-------- Фрагмент документа

Антисемитизм в советском образовании — феномен, который с советских времен считается как бы несуществовавшим. Дискриминацию по национальному признаку на Мехмате МГУ (и в ряде других вузов) никогда официально не признавали и не обсуждали. Этого нет в официальной истории университетов. Никто и никогда не нёс ответственности и не приносил приличествующих извинений.
С другой стороны, попытки тем или иным способом ограничить допуск евреев в главные математические вузы были всем известны и, по свидетельству очевидцев, воспринимались как нечто почти само собой разумеющееся. А кроме свидетельств очевидцев от тех мрачных времен практически ничего не осталось. Естественно, МГУ или МИФИ не публиковали официальных циркуляров на данный счет, тем более тема не обсуждалась в советской прессе. В 1970-1980-е годы злоключениям евреев в советской системе образования были посвящены статьи в самиздате, самая известная из которых — статья «Интеллектуальный геноцид» Валерия Сендерова 1980-го года. В сети и в печати по-русски она появилась сравнительно недавно, английский перевод был распространен намного раньше.
Предыстория

Специфическая дискриминация евреев на технических факультетах началась примерно в 1968 году. С этим связано сразу несколько причин.
Во-первых, приблизительно в это время окончательно завершается «оттепель», система закручивает гайки. После правления Хрущева и последующего пересменки Леонид Брежнев в 1966 году официально становится генеральным секретарем ЦК КПСС и провозглашает курс на «развитой социализм». Стало ясно, что граждане вряд ли увидят становление коммунистической утопии при жизни, поэтому дальнейшая либерализация общественных отношений стала выглядеть бессмысленной.

----------------
-------- Список строк

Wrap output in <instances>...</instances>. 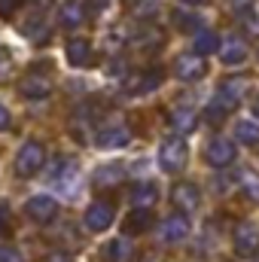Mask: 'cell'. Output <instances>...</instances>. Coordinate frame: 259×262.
Here are the masks:
<instances>
[{
    "instance_id": "5bb4252c",
    "label": "cell",
    "mask_w": 259,
    "mask_h": 262,
    "mask_svg": "<svg viewBox=\"0 0 259 262\" xmlns=\"http://www.w3.org/2000/svg\"><path fill=\"white\" fill-rule=\"evenodd\" d=\"M171 128L177 131V137L198 128V113H195V107H186V104L174 107V110H171Z\"/></svg>"
},
{
    "instance_id": "30bf717a",
    "label": "cell",
    "mask_w": 259,
    "mask_h": 262,
    "mask_svg": "<svg viewBox=\"0 0 259 262\" xmlns=\"http://www.w3.org/2000/svg\"><path fill=\"white\" fill-rule=\"evenodd\" d=\"M204 70H207L204 58L192 52V55H180V58H177V64H174V76L183 79V82H192V79H201V76H204Z\"/></svg>"
},
{
    "instance_id": "5b68a950",
    "label": "cell",
    "mask_w": 259,
    "mask_h": 262,
    "mask_svg": "<svg viewBox=\"0 0 259 262\" xmlns=\"http://www.w3.org/2000/svg\"><path fill=\"white\" fill-rule=\"evenodd\" d=\"M110 223H113V204H107V201H95V204H89V210H85V216H82L85 232L101 235V232L110 229Z\"/></svg>"
},
{
    "instance_id": "277c9868",
    "label": "cell",
    "mask_w": 259,
    "mask_h": 262,
    "mask_svg": "<svg viewBox=\"0 0 259 262\" xmlns=\"http://www.w3.org/2000/svg\"><path fill=\"white\" fill-rule=\"evenodd\" d=\"M244 92H247V79H244V76H238V79H223V85H220V92H217V98H213V107H220L223 113H229V110L238 107V101H241Z\"/></svg>"
},
{
    "instance_id": "e0dca14e",
    "label": "cell",
    "mask_w": 259,
    "mask_h": 262,
    "mask_svg": "<svg viewBox=\"0 0 259 262\" xmlns=\"http://www.w3.org/2000/svg\"><path fill=\"white\" fill-rule=\"evenodd\" d=\"M18 92H21L25 98H49V95H52V82H49L46 76H25V79L18 82Z\"/></svg>"
},
{
    "instance_id": "484cf974",
    "label": "cell",
    "mask_w": 259,
    "mask_h": 262,
    "mask_svg": "<svg viewBox=\"0 0 259 262\" xmlns=\"http://www.w3.org/2000/svg\"><path fill=\"white\" fill-rule=\"evenodd\" d=\"M0 262H25V259H21L18 250H12V247H0Z\"/></svg>"
},
{
    "instance_id": "3957f363",
    "label": "cell",
    "mask_w": 259,
    "mask_h": 262,
    "mask_svg": "<svg viewBox=\"0 0 259 262\" xmlns=\"http://www.w3.org/2000/svg\"><path fill=\"white\" fill-rule=\"evenodd\" d=\"M235 156H238V149H235V143L226 140V137H213V140L204 146V162H207L210 168H229V165L235 162Z\"/></svg>"
},
{
    "instance_id": "f1b7e54d",
    "label": "cell",
    "mask_w": 259,
    "mask_h": 262,
    "mask_svg": "<svg viewBox=\"0 0 259 262\" xmlns=\"http://www.w3.org/2000/svg\"><path fill=\"white\" fill-rule=\"evenodd\" d=\"M3 232H6V207L0 204V235H3Z\"/></svg>"
},
{
    "instance_id": "52a82bcc",
    "label": "cell",
    "mask_w": 259,
    "mask_h": 262,
    "mask_svg": "<svg viewBox=\"0 0 259 262\" xmlns=\"http://www.w3.org/2000/svg\"><path fill=\"white\" fill-rule=\"evenodd\" d=\"M25 210H28V216H31L34 223L49 226V223L58 216V201H55L52 195H34V198H28Z\"/></svg>"
},
{
    "instance_id": "d6986e66",
    "label": "cell",
    "mask_w": 259,
    "mask_h": 262,
    "mask_svg": "<svg viewBox=\"0 0 259 262\" xmlns=\"http://www.w3.org/2000/svg\"><path fill=\"white\" fill-rule=\"evenodd\" d=\"M104 259L107 262H134V247L125 238H116L104 247Z\"/></svg>"
},
{
    "instance_id": "4316f807",
    "label": "cell",
    "mask_w": 259,
    "mask_h": 262,
    "mask_svg": "<svg viewBox=\"0 0 259 262\" xmlns=\"http://www.w3.org/2000/svg\"><path fill=\"white\" fill-rule=\"evenodd\" d=\"M18 3H21V0H0V15H3V18L12 15V12L18 9Z\"/></svg>"
},
{
    "instance_id": "8fae6325",
    "label": "cell",
    "mask_w": 259,
    "mask_h": 262,
    "mask_svg": "<svg viewBox=\"0 0 259 262\" xmlns=\"http://www.w3.org/2000/svg\"><path fill=\"white\" fill-rule=\"evenodd\" d=\"M162 79H165V73H162V70H156V67L140 70L137 76H131L128 92H131V95H149V92H156V89L162 85Z\"/></svg>"
},
{
    "instance_id": "9c48e42d",
    "label": "cell",
    "mask_w": 259,
    "mask_h": 262,
    "mask_svg": "<svg viewBox=\"0 0 259 262\" xmlns=\"http://www.w3.org/2000/svg\"><path fill=\"white\" fill-rule=\"evenodd\" d=\"M171 204H174L180 213L195 210V207L201 204V192H198V186H195V183H177V186L171 189Z\"/></svg>"
},
{
    "instance_id": "d4e9b609",
    "label": "cell",
    "mask_w": 259,
    "mask_h": 262,
    "mask_svg": "<svg viewBox=\"0 0 259 262\" xmlns=\"http://www.w3.org/2000/svg\"><path fill=\"white\" fill-rule=\"evenodd\" d=\"M241 189H244V195L250 198V201H259V177H253V174H244Z\"/></svg>"
},
{
    "instance_id": "6da1fadb",
    "label": "cell",
    "mask_w": 259,
    "mask_h": 262,
    "mask_svg": "<svg viewBox=\"0 0 259 262\" xmlns=\"http://www.w3.org/2000/svg\"><path fill=\"white\" fill-rule=\"evenodd\" d=\"M186 156H189V149H186V140L183 137H165L162 140V146H159V168L162 171H168V174H177L183 165H186Z\"/></svg>"
},
{
    "instance_id": "603a6c76",
    "label": "cell",
    "mask_w": 259,
    "mask_h": 262,
    "mask_svg": "<svg viewBox=\"0 0 259 262\" xmlns=\"http://www.w3.org/2000/svg\"><path fill=\"white\" fill-rule=\"evenodd\" d=\"M122 177H125L122 165H113V168H101V171L95 174V186H116V183H122Z\"/></svg>"
},
{
    "instance_id": "44dd1931",
    "label": "cell",
    "mask_w": 259,
    "mask_h": 262,
    "mask_svg": "<svg viewBox=\"0 0 259 262\" xmlns=\"http://www.w3.org/2000/svg\"><path fill=\"white\" fill-rule=\"evenodd\" d=\"M153 226V210H131L125 216V232L128 235H143Z\"/></svg>"
},
{
    "instance_id": "4dcf8cb0",
    "label": "cell",
    "mask_w": 259,
    "mask_h": 262,
    "mask_svg": "<svg viewBox=\"0 0 259 262\" xmlns=\"http://www.w3.org/2000/svg\"><path fill=\"white\" fill-rule=\"evenodd\" d=\"M180 3H186V6H198V3H204V0H180Z\"/></svg>"
},
{
    "instance_id": "8992f818",
    "label": "cell",
    "mask_w": 259,
    "mask_h": 262,
    "mask_svg": "<svg viewBox=\"0 0 259 262\" xmlns=\"http://www.w3.org/2000/svg\"><path fill=\"white\" fill-rule=\"evenodd\" d=\"M232 247H235V253L238 256H259V229L253 223H241L238 229H235V235H232Z\"/></svg>"
},
{
    "instance_id": "cb8c5ba5",
    "label": "cell",
    "mask_w": 259,
    "mask_h": 262,
    "mask_svg": "<svg viewBox=\"0 0 259 262\" xmlns=\"http://www.w3.org/2000/svg\"><path fill=\"white\" fill-rule=\"evenodd\" d=\"M174 25H177L180 31H201V18L192 15V12H177V15H174Z\"/></svg>"
},
{
    "instance_id": "7a4b0ae2",
    "label": "cell",
    "mask_w": 259,
    "mask_h": 262,
    "mask_svg": "<svg viewBox=\"0 0 259 262\" xmlns=\"http://www.w3.org/2000/svg\"><path fill=\"white\" fill-rule=\"evenodd\" d=\"M43 162H46V146L40 140H28L15 152V174L18 177H34L43 168Z\"/></svg>"
},
{
    "instance_id": "f546056e",
    "label": "cell",
    "mask_w": 259,
    "mask_h": 262,
    "mask_svg": "<svg viewBox=\"0 0 259 262\" xmlns=\"http://www.w3.org/2000/svg\"><path fill=\"white\" fill-rule=\"evenodd\" d=\"M250 110H253V116L259 119V95H256V101H253V107H250Z\"/></svg>"
},
{
    "instance_id": "7c38bea8",
    "label": "cell",
    "mask_w": 259,
    "mask_h": 262,
    "mask_svg": "<svg viewBox=\"0 0 259 262\" xmlns=\"http://www.w3.org/2000/svg\"><path fill=\"white\" fill-rule=\"evenodd\" d=\"M95 140H98V146H101V149H119V146H125V143L131 140V134H128L125 125H119V122H116V125H104V128L98 131V137H95Z\"/></svg>"
},
{
    "instance_id": "7402d4cb",
    "label": "cell",
    "mask_w": 259,
    "mask_h": 262,
    "mask_svg": "<svg viewBox=\"0 0 259 262\" xmlns=\"http://www.w3.org/2000/svg\"><path fill=\"white\" fill-rule=\"evenodd\" d=\"M235 137H238L241 143H247V146H259V125L241 119V122L235 125Z\"/></svg>"
},
{
    "instance_id": "4fadbf2b",
    "label": "cell",
    "mask_w": 259,
    "mask_h": 262,
    "mask_svg": "<svg viewBox=\"0 0 259 262\" xmlns=\"http://www.w3.org/2000/svg\"><path fill=\"white\" fill-rule=\"evenodd\" d=\"M220 61L229 67H238L247 61V43L244 40H238V37H229V40H223V46H220Z\"/></svg>"
},
{
    "instance_id": "ffe728a7",
    "label": "cell",
    "mask_w": 259,
    "mask_h": 262,
    "mask_svg": "<svg viewBox=\"0 0 259 262\" xmlns=\"http://www.w3.org/2000/svg\"><path fill=\"white\" fill-rule=\"evenodd\" d=\"M220 46H223V40H220V34L217 31H198L195 34V55H213V52H220Z\"/></svg>"
},
{
    "instance_id": "83f0119b",
    "label": "cell",
    "mask_w": 259,
    "mask_h": 262,
    "mask_svg": "<svg viewBox=\"0 0 259 262\" xmlns=\"http://www.w3.org/2000/svg\"><path fill=\"white\" fill-rule=\"evenodd\" d=\"M6 125H9V110H6V107L0 104V131L6 128Z\"/></svg>"
},
{
    "instance_id": "9a60e30c",
    "label": "cell",
    "mask_w": 259,
    "mask_h": 262,
    "mask_svg": "<svg viewBox=\"0 0 259 262\" xmlns=\"http://www.w3.org/2000/svg\"><path fill=\"white\" fill-rule=\"evenodd\" d=\"M67 61H70V67H89L92 64V43L82 37L67 40Z\"/></svg>"
},
{
    "instance_id": "2e32d148",
    "label": "cell",
    "mask_w": 259,
    "mask_h": 262,
    "mask_svg": "<svg viewBox=\"0 0 259 262\" xmlns=\"http://www.w3.org/2000/svg\"><path fill=\"white\" fill-rule=\"evenodd\" d=\"M156 201H159V186L149 183V180H143V183H137V186L131 189V204H134V210H149Z\"/></svg>"
},
{
    "instance_id": "ac0fdd59",
    "label": "cell",
    "mask_w": 259,
    "mask_h": 262,
    "mask_svg": "<svg viewBox=\"0 0 259 262\" xmlns=\"http://www.w3.org/2000/svg\"><path fill=\"white\" fill-rule=\"evenodd\" d=\"M82 18H85V9H82V3H76V0H70V3H64L61 9H58V25L61 28H79L82 25Z\"/></svg>"
},
{
    "instance_id": "ba28073f",
    "label": "cell",
    "mask_w": 259,
    "mask_h": 262,
    "mask_svg": "<svg viewBox=\"0 0 259 262\" xmlns=\"http://www.w3.org/2000/svg\"><path fill=\"white\" fill-rule=\"evenodd\" d=\"M159 235H162V241H168V244L186 241V235H189V220H186V213H171V216L162 223Z\"/></svg>"
}]
</instances>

----------------

§ Задание 1
Когда, согласно фрагменту документа, началась специфическая дискриминация евреев на технических факультетах?
§ Задание 2
Перепечатайте из фрагмента документа текст между «Антисемитизм в советском» и «приносил приличествующих извинений.» включительно.

§ Правильный ответ 1
Примерно в 1968 году.

§ Правильный ответ 2
Антисемитизм в советском образовании — феномен, который с советских времен считается как бы несуществовавшим. Дискриминацию по национальному признаку на Мехмате МГУ (и в ряде других вузов) никогда официально не признавали и не обсуждали. Этого нет в официальной истории университетов. Никто и никогда не нёс ответственности и не приносил приличествующих извинений.